Ma Buckmaster viola il silenzio di Shadrach e insiste: — Non ti senti sopraffatto dalla vergogna, Mordecai?
— Senti, Roger…
— Sommerso dal senso di colpa per ogni atto infame della tua vita da traditore?
— Adesso
— Quello che danno a tutti. Solo la droga, la droga, quella droga temporale, qualunque cosa sia. Credi che mi abbiano rifilato hashish? Credi che sia ubriaco di whisky? No, no, semplicemente la droga temporale, e mi ha aperto gli occhi, lascia che te lo dica, me li ha spalancati! — Buckmaster avanza fino a trovarsi a meno di trenta centimetri da Shadrach Mordecai, fissandolo con odio, urlando. Il dolore nel cranio di Shadrach è come di un chiodo che venga martellato dentro in profondità. — Ho visto Giuda tradirLo! — ruggisce Buckmaster, — Ero lì, a Gerusalemme, alla Cena, li ho visti mangiare. In tredici a tavola, eh? Ho versato il vino con queste mani, diavolo nero, ho visto quel sorriso soddisfatto di Giuda, l’ho visto sussurrarGli nell’orecchio, anche, e poi fuori, in giardino, lo sai. Getsemani, là nel buio…
— Non vorresti un tranquillante, Roger?
— Sta’ lontano da me, con le tue sporche pillole!
— Ti stai sovreccitando. Dovresti cercare di calmarti un attimo.
— Sentitelo, cerca di curarmi. Curare
— Magari un’altra volta — dice Shadrach.
È bloccato tra Buckmaster e il palo della luce, ma scivola via e fa degli ampi gesti da nuotatore nell’aria che li separa, come se Buckmaster fosse un vapore nocivo da soffiar via. — Ora sono stanco. Ho fatto un viaggio molto pesante anch’io, lì dentro. Questa storia non la reggo proprio al momento, Buckmaster, se non ti spiace. Okay?
— La reggerai eccome, invece. Voglio dirtelo. Ti ho qui davanti a me e voglio dirtelo. Ho visto tutto, tutto, Giuda che va da Lui e Lo bacia nel giardino, e lo chiama, “Maestro, Maestro”, proprio com’è nel Libro, e poi i soldati romani si avvicinano e Lo arrestano… oh, sporco bastardo traditore. C’ero, ero lì, ora capisco cosa significa il senso di colpa. E tu? Tu no. E tu sei colpevole come lui, lo sei in modo diverso ma sei della stessa razza, Mordecai.
— Sono un Giuda? — Shadrach scuote la testa stancamente. Gli ubriachi lo irritano, anche se sono solo ubriachi della droga dei transtemporalisti. — Non capisco niente di quello che stai dicendo. Chi avrei tradito?
— Tutti. L’umanità intera.
— E dici di non essere ubriaco.
— Non sono mai stato così lucido. Oh, ho aperto gli occhi ora! Chi è che lo tiene in vita, rispondi a questa domanda?
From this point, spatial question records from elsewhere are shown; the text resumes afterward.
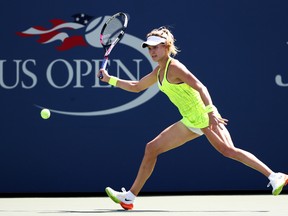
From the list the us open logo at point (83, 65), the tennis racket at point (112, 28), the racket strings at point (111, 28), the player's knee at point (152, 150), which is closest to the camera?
the player's knee at point (152, 150)

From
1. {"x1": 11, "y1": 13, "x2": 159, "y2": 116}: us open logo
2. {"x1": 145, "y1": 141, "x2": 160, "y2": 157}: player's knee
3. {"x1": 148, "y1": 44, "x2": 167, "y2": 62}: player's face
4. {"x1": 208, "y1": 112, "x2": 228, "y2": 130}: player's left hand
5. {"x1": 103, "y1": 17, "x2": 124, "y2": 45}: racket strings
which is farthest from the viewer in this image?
{"x1": 11, "y1": 13, "x2": 159, "y2": 116}: us open logo

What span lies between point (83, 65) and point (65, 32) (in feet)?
1.25

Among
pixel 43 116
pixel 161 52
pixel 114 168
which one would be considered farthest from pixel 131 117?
pixel 161 52

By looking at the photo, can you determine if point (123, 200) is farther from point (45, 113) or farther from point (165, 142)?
point (45, 113)

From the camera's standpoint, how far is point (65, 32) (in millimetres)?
8625

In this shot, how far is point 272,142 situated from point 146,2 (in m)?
1.91

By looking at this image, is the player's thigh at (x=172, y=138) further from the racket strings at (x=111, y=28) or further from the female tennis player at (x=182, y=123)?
the racket strings at (x=111, y=28)

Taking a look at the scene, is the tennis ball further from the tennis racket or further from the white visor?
the white visor

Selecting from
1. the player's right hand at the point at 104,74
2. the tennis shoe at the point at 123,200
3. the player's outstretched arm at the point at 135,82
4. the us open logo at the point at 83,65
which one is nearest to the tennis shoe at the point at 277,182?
the tennis shoe at the point at 123,200

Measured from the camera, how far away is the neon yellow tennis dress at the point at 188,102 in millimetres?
6852

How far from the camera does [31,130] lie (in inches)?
340

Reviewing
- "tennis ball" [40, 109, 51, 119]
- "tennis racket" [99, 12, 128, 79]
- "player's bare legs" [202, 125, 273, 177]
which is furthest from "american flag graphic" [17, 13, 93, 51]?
"player's bare legs" [202, 125, 273, 177]

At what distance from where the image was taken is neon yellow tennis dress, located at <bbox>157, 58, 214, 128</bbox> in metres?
6.85

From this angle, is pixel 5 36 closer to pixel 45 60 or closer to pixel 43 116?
pixel 45 60
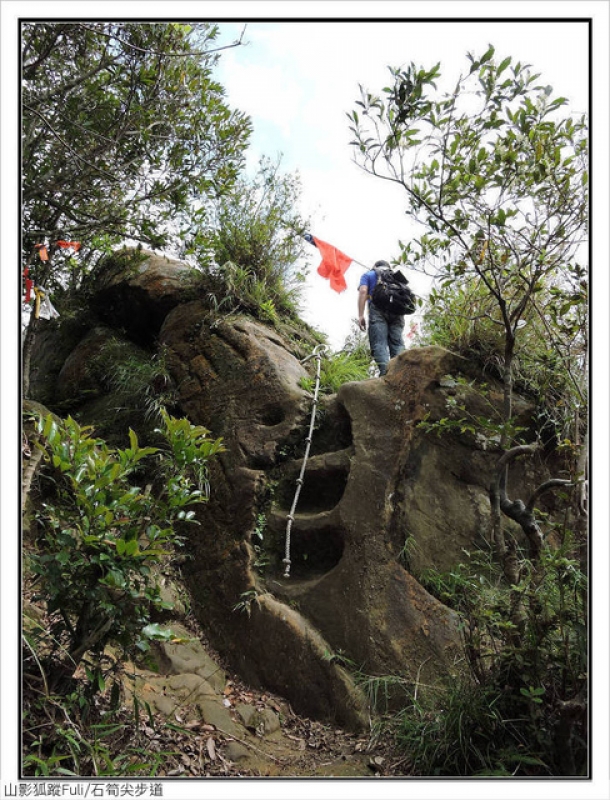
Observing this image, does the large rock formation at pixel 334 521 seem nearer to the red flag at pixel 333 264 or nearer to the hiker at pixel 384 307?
the hiker at pixel 384 307

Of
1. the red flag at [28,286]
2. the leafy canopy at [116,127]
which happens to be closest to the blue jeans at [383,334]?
the leafy canopy at [116,127]

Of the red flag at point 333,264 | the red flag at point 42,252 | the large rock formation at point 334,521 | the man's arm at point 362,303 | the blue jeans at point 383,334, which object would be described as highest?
the red flag at point 333,264

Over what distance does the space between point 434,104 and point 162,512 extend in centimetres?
323

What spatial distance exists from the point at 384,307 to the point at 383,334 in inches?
12.5

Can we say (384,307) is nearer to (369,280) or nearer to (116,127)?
(369,280)

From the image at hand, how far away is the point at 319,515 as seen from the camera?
4699 millimetres

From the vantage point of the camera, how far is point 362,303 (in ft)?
21.0

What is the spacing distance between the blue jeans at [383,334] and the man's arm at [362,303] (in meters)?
0.14

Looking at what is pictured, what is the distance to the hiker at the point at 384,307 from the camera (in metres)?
6.12

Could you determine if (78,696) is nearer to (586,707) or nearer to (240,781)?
(240,781)

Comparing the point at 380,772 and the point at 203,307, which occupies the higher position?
the point at 203,307

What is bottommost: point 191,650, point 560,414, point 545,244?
point 191,650

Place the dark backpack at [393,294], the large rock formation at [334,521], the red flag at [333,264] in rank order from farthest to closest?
the red flag at [333,264], the dark backpack at [393,294], the large rock formation at [334,521]

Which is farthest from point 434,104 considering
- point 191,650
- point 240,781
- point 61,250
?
point 61,250
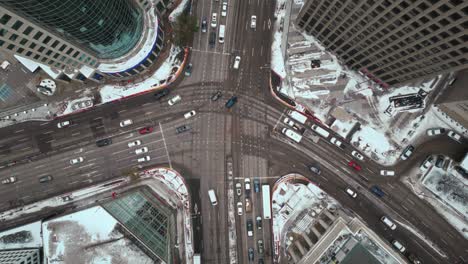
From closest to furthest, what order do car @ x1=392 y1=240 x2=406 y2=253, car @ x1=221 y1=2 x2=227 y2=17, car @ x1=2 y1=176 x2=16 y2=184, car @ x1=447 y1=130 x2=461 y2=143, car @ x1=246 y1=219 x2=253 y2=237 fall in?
1. car @ x1=392 y1=240 x2=406 y2=253
2. car @ x1=447 y1=130 x2=461 y2=143
3. car @ x1=246 y1=219 x2=253 y2=237
4. car @ x1=2 y1=176 x2=16 y2=184
5. car @ x1=221 y1=2 x2=227 y2=17

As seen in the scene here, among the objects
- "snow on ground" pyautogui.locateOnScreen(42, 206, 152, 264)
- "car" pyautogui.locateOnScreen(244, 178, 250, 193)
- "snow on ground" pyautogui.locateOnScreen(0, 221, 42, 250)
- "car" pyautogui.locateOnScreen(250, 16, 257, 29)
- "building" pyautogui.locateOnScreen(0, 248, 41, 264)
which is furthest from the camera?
"car" pyautogui.locateOnScreen(250, 16, 257, 29)

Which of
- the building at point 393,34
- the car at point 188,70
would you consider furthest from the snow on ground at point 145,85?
the building at point 393,34

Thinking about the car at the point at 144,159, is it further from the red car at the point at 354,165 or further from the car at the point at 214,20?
the red car at the point at 354,165

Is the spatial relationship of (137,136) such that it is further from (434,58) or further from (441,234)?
(441,234)

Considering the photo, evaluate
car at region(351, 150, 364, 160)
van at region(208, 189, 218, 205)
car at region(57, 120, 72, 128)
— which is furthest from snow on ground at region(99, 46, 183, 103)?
car at region(351, 150, 364, 160)

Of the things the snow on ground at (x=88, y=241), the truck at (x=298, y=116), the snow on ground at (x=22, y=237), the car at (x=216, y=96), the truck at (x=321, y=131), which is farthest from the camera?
the car at (x=216, y=96)

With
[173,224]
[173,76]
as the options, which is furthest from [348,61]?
[173,224]

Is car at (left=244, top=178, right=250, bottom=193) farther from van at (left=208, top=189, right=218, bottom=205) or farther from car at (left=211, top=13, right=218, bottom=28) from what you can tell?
car at (left=211, top=13, right=218, bottom=28)
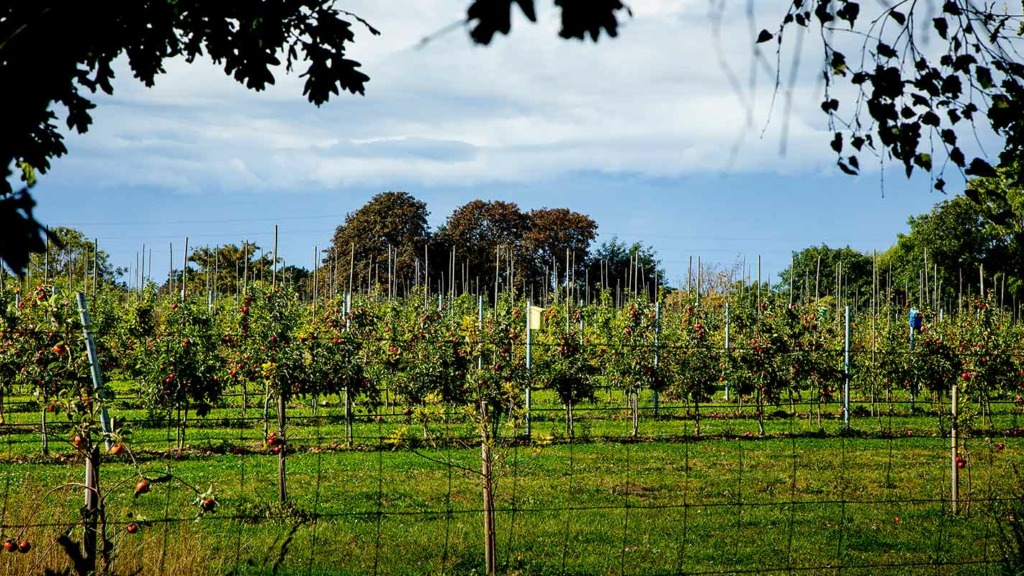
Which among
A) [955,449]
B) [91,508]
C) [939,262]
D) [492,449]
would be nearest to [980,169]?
[492,449]

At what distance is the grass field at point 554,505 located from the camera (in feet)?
21.3

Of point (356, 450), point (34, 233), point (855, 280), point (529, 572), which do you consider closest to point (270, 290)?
point (356, 450)

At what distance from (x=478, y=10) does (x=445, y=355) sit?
1302cm

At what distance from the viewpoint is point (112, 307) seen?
1927 centimetres

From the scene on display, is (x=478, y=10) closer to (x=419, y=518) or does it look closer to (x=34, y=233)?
(x=34, y=233)

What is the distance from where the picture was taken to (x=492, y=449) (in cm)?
620

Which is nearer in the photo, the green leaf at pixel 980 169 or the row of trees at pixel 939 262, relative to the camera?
the green leaf at pixel 980 169

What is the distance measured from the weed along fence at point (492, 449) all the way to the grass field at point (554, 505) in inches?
1.8

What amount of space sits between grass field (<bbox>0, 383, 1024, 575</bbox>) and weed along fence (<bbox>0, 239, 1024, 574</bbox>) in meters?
0.05

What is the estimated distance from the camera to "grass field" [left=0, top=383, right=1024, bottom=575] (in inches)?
256

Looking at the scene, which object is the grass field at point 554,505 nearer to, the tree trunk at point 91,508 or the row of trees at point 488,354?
the tree trunk at point 91,508

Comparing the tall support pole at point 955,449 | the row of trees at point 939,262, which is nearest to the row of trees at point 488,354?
the tall support pole at point 955,449

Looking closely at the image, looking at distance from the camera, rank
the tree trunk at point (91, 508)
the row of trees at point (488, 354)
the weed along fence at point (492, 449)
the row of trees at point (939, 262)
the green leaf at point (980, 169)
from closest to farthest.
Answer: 1. the green leaf at point (980, 169)
2. the tree trunk at point (91, 508)
3. the weed along fence at point (492, 449)
4. the row of trees at point (488, 354)
5. the row of trees at point (939, 262)

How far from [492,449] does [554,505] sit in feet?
10.0
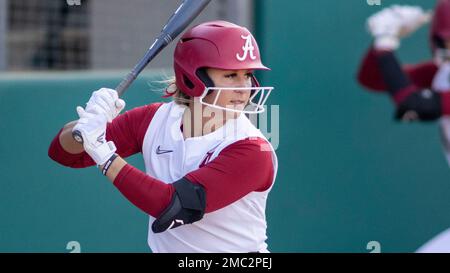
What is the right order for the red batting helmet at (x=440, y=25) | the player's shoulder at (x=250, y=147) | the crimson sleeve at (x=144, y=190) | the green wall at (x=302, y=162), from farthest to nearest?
the green wall at (x=302, y=162), the red batting helmet at (x=440, y=25), the player's shoulder at (x=250, y=147), the crimson sleeve at (x=144, y=190)

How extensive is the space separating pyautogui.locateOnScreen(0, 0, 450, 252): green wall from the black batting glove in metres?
0.07

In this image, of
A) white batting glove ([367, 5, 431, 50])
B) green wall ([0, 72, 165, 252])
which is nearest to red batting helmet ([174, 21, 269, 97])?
white batting glove ([367, 5, 431, 50])

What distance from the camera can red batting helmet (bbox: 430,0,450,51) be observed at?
11.1ft

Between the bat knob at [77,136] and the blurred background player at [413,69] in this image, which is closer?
the bat knob at [77,136]

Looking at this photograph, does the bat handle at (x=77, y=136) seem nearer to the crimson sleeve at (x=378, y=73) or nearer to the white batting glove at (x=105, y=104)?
the white batting glove at (x=105, y=104)

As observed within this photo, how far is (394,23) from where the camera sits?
3.49 m

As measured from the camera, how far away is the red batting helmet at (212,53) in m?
2.75

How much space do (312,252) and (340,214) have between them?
0.19 metres

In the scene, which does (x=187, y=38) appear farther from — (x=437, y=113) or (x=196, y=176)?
(x=437, y=113)

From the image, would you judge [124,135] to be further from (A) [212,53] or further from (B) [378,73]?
(B) [378,73]

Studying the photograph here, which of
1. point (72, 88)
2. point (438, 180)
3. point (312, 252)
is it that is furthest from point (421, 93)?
Answer: point (72, 88)

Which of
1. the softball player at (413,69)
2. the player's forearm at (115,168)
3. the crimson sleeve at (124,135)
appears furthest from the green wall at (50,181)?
the player's forearm at (115,168)

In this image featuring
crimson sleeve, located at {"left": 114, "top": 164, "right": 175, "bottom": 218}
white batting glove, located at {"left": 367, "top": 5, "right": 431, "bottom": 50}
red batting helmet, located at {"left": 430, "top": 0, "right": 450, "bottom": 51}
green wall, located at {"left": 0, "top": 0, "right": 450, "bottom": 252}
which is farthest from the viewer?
green wall, located at {"left": 0, "top": 0, "right": 450, "bottom": 252}

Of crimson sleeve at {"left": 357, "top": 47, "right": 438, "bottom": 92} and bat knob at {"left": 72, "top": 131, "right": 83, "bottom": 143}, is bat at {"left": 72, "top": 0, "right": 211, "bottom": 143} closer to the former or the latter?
bat knob at {"left": 72, "top": 131, "right": 83, "bottom": 143}
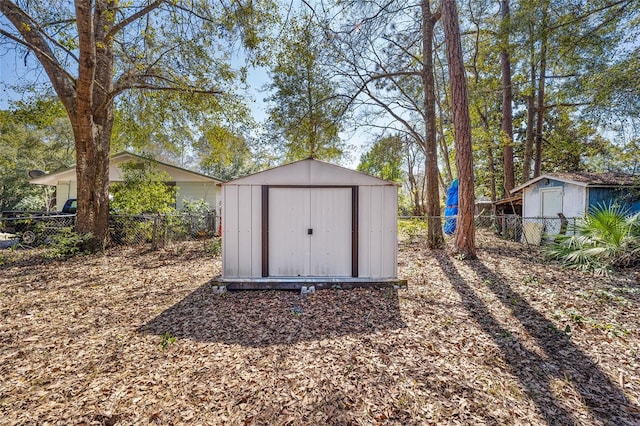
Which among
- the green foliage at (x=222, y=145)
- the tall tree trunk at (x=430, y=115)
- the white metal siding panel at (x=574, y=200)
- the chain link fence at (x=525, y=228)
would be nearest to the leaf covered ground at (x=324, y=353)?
the tall tree trunk at (x=430, y=115)

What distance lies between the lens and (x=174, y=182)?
13.9 m

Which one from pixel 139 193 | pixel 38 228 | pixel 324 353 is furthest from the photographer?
pixel 139 193

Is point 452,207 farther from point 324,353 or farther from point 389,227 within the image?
point 324,353

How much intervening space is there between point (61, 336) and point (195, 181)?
37.9 feet

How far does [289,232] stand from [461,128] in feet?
16.1

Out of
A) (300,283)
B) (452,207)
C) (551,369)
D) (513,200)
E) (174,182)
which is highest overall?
(174,182)

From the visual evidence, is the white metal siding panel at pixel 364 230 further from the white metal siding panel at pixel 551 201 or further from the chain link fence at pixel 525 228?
the white metal siding panel at pixel 551 201

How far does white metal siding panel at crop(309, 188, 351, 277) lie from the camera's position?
15.6ft

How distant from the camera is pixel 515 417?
2018 millimetres

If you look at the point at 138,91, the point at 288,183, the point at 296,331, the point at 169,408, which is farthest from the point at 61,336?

Chi è lì al suo fianco, a fargli iniezioni, a dargli medicinali, pillole, a chiamare il dannato chirurgo ogni volta che ha bisogno di un nuovo rene o di un nuovo cuore, eh? Eh?
— Vorresti che il Presidente morisse?
— Che sia dannato se non lo voglio!
Shadrach è senza fiato. Buckmaster ha chiaramente perso il senno in seguito alla sua esperienza transtemporale; Shadrach non può più sentirsi infastidito. L’ometto furioso va protetto da se stesso. — Ti arresteranno, se continui così — dice Shadrach. — Potrebbe essere in ascolto in questo stesso momento.
— Se ne sta bello sdraiato, mezzo morto dopo l’operazione — replica Buckmaster. — Credi che non lo sappia? Gli avete messo un fegato nuovo quest’oggi.